Each year as part of Graduate Photography Online we ask a number of professionals from the world of photography to review all the work submitted and choose their favourites. We chat to Ella Ravilious, Curator at Victoria & Albert Museum and Selector for the BA phase of Graduate Photography Online 2022.
Tell us about your job? What does your core role at the V&A involve?
My role at the V&A is Curator: Architecture and Design in the Art, Architecture, Photography and Design Department. I have worked at the V&A for 17 years, including leading on a digitisation project which worked intensively with our photographic collections for a decade. I also played a key logistics role in the move of the Royal Photographic Society Collection from the National Science and Media Museum to the V&A in 2017. My job now involves researching our historic collections, finding exciting works to acquire, sharing our collections through displays, publications, and events, and providing practical care for the objects we hold. I am also currently studying for a PhD at the Photographic History Research Centre at De Montfort University, researching the history of the V&A’s photography collection – why the museum collected photographs, who from, and who for.
How did you make your way into the area of work you're now in? Did you always want to work in a field that involved photography?
I studied for a Fine Art BA at Falmouth School of Art and then completed an MA at Norwich School of Art. I was then lucky enough to get a ‘service assistant’ job at the National Art Library at the V&A. I’ve worked in several different areas of the museum since then, but always with an interest in photography, and in the history of museum collecting. The National Art Library has a stunning collection of photobooks, which I remember getting really excited by as an assistant there. I would spend my lunch breaks browsing photobooks by Hosoe, Brassaï, Winogrand, Eggleston, Arbus, and Strand, and feeling very lucky to have that opportunity! My work in surveying and moving the Royal Photographic Society Collection was another gamechanger, as it forced me to learn about a much broader field of photographic materiality and activity than I had been familiar with before.
How do you decide on what makes an interesting photograph or photographic project?
An empathy with the subject, and some element of personal investment or involvement by the photographer – which might be personal risk or labour to get the images, or in careful time spent becoming embedded in the subject. I also look for engagement with the medium, whether that’s careful technical skill, or the opposite, a reaction against the craft of photography. I look for considered choices and an understanding of why the work is photographic.
As regards the photographer's statement, what are the most important things for you to know about the work? When it comes to showing their work outside of University, have you any tips on how graduates should prepare their work and the supporting material that accompanies it?
I look for specific information up-front – who the photographer is, where they are coming from, how and why they are using photography, and roughly how their work was made. It can be tempting to start with a more philosophical or abstract concept, but I tend to want the practicalities first! It’s also really helpful to be told what can’t easily be judged from seeing an image online – how big the work is, how it is meant to be shown, how it is printed or produced, that kind of thing.
In your view, aside from specifically technical skills, what are the kind of qualities that completing a degree course in photography should endow an individual with?
I think a grounding in ethics is essential – graduates should leave with an understanding of their rights over their work and the rights of any participants in that work.
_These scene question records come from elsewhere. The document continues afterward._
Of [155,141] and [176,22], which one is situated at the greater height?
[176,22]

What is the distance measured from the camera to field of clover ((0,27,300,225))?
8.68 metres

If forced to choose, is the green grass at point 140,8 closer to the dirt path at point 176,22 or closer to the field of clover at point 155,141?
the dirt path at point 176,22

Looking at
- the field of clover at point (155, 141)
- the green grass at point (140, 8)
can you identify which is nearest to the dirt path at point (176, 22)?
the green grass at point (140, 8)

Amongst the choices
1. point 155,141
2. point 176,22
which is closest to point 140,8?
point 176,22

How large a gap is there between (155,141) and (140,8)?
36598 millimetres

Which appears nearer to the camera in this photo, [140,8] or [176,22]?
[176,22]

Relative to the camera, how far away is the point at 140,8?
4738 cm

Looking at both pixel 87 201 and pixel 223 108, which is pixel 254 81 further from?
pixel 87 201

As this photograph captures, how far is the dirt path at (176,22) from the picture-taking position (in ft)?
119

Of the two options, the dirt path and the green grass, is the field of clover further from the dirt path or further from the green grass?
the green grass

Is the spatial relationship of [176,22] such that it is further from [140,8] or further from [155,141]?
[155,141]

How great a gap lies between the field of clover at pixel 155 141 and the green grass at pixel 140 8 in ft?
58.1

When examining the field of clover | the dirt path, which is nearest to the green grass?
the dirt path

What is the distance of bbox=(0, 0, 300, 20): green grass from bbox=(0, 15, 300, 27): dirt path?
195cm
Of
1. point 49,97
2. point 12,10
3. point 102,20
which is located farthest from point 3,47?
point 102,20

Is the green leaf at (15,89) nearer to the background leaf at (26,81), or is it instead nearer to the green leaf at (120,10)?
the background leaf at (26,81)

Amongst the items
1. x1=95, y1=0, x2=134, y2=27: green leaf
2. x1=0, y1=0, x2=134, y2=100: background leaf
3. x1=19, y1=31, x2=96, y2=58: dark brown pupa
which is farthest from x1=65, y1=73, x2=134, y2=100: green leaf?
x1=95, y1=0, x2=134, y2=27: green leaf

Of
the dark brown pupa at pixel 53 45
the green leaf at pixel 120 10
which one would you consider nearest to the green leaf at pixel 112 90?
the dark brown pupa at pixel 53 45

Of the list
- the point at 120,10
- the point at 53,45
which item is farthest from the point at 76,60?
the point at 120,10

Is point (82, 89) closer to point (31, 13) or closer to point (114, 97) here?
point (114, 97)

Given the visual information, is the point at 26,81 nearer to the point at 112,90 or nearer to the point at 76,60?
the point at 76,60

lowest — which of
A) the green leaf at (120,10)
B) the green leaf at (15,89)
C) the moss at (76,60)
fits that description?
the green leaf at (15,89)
They should be aware of the debates which underpin those rights. It’s a complex business, and photographers need to know the ropes and keep an eye on developments or else risk reputational damage.
What are the particular challenges you see facing graduates from photography degree courses as they make their way into the world at this particular point in time?
In many ways I would imagine it is the same challenge as it ever was, to balance trying to make meaningful work with trying to make a living, and figuring out how to promote one’s work without just giving it away for free. Although photography can often be a solitary profession, joining forces with other photographers and exchanging advice has never been more important, to my mind. I would hope that modern connectivity online might make it easier to connect with the sector, get work out there, and ask questions.
What advice would you have for someone interested in working in your particular area of photography?
My advice for anyone interested in working with photography is to dive right in and join us! I’ve found the photographic research community that I’ve met through my PhD to be an incredibly welcoming and inspiring one. Working with the V&A’s collections is a delight, as sharing discoveries with our colleagues and the public - and hearing what they think - makes our work deeply rewarding.